Der Vorstand und die Repräsentanten-Versammlung der Synagogen-Gemeinde zu Graetz i. Posen veröffentlichte einen Nachruf zum Gedenken an das verstorbene Ehrenmitglied der jüdischen Gemeinde – Herrn Abraham Herzfeld – Quelle: Berliner Tageblatt

Stiftungsgeschäft der verwittweten Rentierin Julie Herzfeld zu Berlin betreffend Begründung einer Stiftung in der Stadt Graetz Prov. Posen

§ 1. Zum Andenken an meinen am 8. Juni 1838 zu Graetz geborenen, am 23. December 1907 zu Berlin verstorbenen Gatten Abraham Herzfeld, Ehrenbürger der Stadt Graetz, will ich am heutigen Tage, an welchem er sein siebzigstes Lebensjahr vollendet hätte, eine Stiftung errichten, deren Zweck und Verfassung wie folgt bestimmt wird

§ 2. Zur Begründung der Stiftung, welche den Namen Abraham Herzfeld Stiftung führen soll, wir dem Magistrate der Stadt Graetz ein Kapital von zehntausend Mark übergeben.

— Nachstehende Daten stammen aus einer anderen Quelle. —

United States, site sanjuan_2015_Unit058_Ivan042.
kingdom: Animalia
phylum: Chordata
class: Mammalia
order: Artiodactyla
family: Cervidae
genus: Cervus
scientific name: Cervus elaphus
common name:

Die Zinsen dieses Kapitals sollen alljährlich am Todestage meines Gatten, dem 23. December in Beträgen von nicht unter zehn und nicht über fünfzig Mark tunlichst an verschämte Arme der Stadt Graetz, welche sich scheuen, die öffentliche städtische Armenpflege in Anspruch zu nehmen, verteilt werden.

Mit einem Drittel der Zinsen sollen jüdische Bedürftige bevorzugt sein, die andern zwei Drittel möglichst gleich … an Bedürftige beider christlichen Confessionen verteilt werden.

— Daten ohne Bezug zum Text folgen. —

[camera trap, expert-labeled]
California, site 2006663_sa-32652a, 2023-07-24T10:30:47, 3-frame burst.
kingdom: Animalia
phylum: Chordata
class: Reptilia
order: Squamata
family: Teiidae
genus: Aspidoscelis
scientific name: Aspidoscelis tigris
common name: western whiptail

Bei gleicher Bedürftigkeit sollen gebürtige Graetzer gegen von auswärts zugezogene den Vorzug erhalten.

§ 3. Die Verwaltung der Stiftung wird vom Magistrat der Stadt Graetz geführt.

§ 4. Ueber die Verteilung der Zinsen beschließt ein Kuratorium, welches aus den Mitgliedern des Kuratorium der Rudolf Mosse Stiftung besteht, hierzu soll jedoch der Rabbiner der jüdischen Gemeinde zu Graetz als stimmberechtigtes Mitglied zugezogen werden.

§ 5. Die Beschlüsse des Kuratoriums sind gültig, wenn sie mit einfacher Majorität bei Anwesenheit von midestens fünf Mitgliedern gefasst werden. Bei Stimmengleichheit entscheidet die Stimme des Vorsitzenden.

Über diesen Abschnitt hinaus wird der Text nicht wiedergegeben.